Texto em que o autor apresenta e defende suas ideias e opiniões, a partir da interpretação de fatos e dados.
Você fala brasileiro?
Quando o assunto é comunicação e linguagem, uma das frases mais marcantes da quebrada onde eu cresci era a seguinte: "eu não falo nem português direito, vou aprender a falar inglês como?". Com essa ideia fincada na minha mente, aqui do outro lado do planeta, na Alemanha, é que eu descobri que a gente sempre falou nosso idioma direito, sim. Só chamávamos pelo nome errado.
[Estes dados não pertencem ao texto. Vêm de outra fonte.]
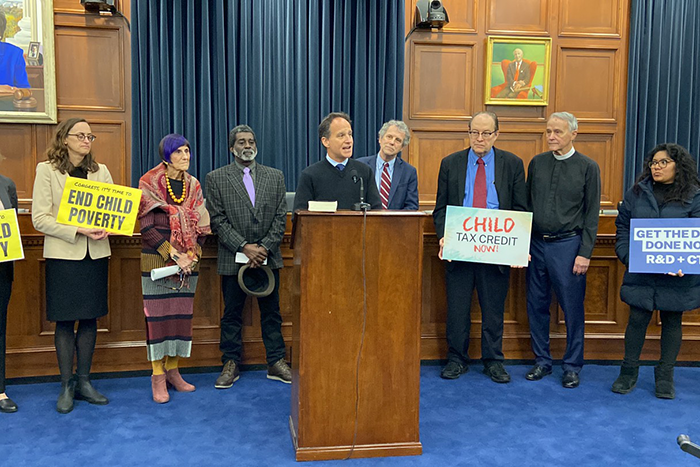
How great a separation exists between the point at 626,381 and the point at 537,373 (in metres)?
0.53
Nessa coluna #DaQuebradaProMundo eu quero te explicar o porquê.
O português brasileiro (abreviado como pt-BR) é o termo utilizado para classificar a variedade da língua portuguesa falada pelos mais de 200 milhões de brasileiros que vivem dentro e fora do Brasil. O curioso é que somente depois de morar aqui na Alemanha é que eu me deparei com uma questão nova - e bem frequente: "você fala brasileiro?".
No começo eu não sabia muito bem se as pessoas estavam de brincadeira ou se a ignorância era tão grande com relação ao nosso país. Eu pensava "nós falamos Português, quem é que não sabe disso?". Até que alguns dias atrás eu vi esse meme aqui e minhas ideias mudaram.
O que antes me irritava passou a se tornar uma reparação histórica, eu diria. A língua dos colonizadores sendo invertida e virando uma propriedade intelectual da antiga colônia, certo?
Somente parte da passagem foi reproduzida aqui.